CA got me thinking a bit more about the END formula.

c = (d+n)^2 - (x+n)^2

This can be solved a couple of ways. And given that we know c, d, and e for our target aabb and ab records, perhaps if we can identify just the small square movement, we can solve for n.

For example:

Solving for x given n, d and c.

x = ( Lib.Sqrt( ( d + n ) * ( d + n ) - c ) ) - n;

Solving for n given e, d, and (x+n):

c = d*d + e;

n = Lib.Sqrt( c - (x+n)^2 ) - d

Maybe all we have to do is figure out the "small square" movement?

>>1730

yes. I'm focusing specifically on the small square (x+n). It's relationship to t is simple. And it remains constant when you change e at (e,1,t).

>>1731

forgot trip.

Also, if anyone can help explain "Use Y on C at X".

>>1733

>I've also been spending some time going through reading for ECC.

I tried to read some of those documents… realized I'm not that smart.

>n = (x^2 + e) / 2(d - x)

I like the concept. After all, this seems to be an exercise in taking a really small square to it's perfect middle size.

>>1734

I believe this get's solved in the (e,1) space where there aren't any gaps in t. Remember, looking for one more variable or formula. t is just an indexer on values of x. Don't think we want to start changing it's definition based on n.

>>1737

Teach - likewise. I'm not sure I fully understand, but here's where my head is by way of an example:

c=145

1 x c =(1,61,6) = {1:61:12:11:1:145} = 145; (x+n)^2=72x72=5184; (d+n)^2=73x73=5329;

1 x c na =(1,1,6) = {1:1:72:11:61:85} = 5185; (x+n)^2=12x12=144; (d+n)^2=73x73=5329;

In the first record, calculate (n-1)a = (61-1)1 = 60.

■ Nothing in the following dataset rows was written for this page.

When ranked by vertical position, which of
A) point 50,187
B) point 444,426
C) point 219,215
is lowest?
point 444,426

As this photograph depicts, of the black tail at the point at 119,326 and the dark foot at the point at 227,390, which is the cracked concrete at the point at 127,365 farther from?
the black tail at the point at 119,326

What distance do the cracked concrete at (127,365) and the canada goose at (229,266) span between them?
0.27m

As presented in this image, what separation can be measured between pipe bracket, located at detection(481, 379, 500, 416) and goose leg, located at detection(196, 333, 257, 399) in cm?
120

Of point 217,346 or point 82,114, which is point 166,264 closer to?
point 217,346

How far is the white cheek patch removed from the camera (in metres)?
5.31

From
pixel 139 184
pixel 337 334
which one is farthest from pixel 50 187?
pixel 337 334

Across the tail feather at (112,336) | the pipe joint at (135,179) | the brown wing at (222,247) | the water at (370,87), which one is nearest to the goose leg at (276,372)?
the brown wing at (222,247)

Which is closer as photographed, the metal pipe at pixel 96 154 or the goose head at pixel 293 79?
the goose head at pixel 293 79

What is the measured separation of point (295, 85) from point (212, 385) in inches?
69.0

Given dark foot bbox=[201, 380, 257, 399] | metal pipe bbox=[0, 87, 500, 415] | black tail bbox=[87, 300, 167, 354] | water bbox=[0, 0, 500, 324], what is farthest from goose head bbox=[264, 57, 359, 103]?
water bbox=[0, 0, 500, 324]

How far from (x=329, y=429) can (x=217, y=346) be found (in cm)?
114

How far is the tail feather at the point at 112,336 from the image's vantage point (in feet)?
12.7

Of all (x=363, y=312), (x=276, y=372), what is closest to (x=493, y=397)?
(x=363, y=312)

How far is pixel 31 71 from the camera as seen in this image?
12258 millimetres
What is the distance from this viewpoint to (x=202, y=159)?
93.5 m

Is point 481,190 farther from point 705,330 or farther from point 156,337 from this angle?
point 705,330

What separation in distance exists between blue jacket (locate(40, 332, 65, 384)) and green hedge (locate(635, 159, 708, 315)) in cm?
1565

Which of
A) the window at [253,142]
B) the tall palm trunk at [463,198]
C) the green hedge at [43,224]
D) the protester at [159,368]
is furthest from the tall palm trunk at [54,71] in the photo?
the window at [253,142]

If you look at the differences in the n, d, and a values between (1,61,6) and (1,1,6) you will notice:

n = 1

d = d + 60

a = a + 60

So essentially the amount you take off of n gets added into the d and a.

This "transform" enables us to move from any (e,n) into the (e,1) space, and explains what's happening to d and a along the way.

I have played with this attempting to take off different values from n. (n-2), 2(n-1), etc. Haven't had much luck there.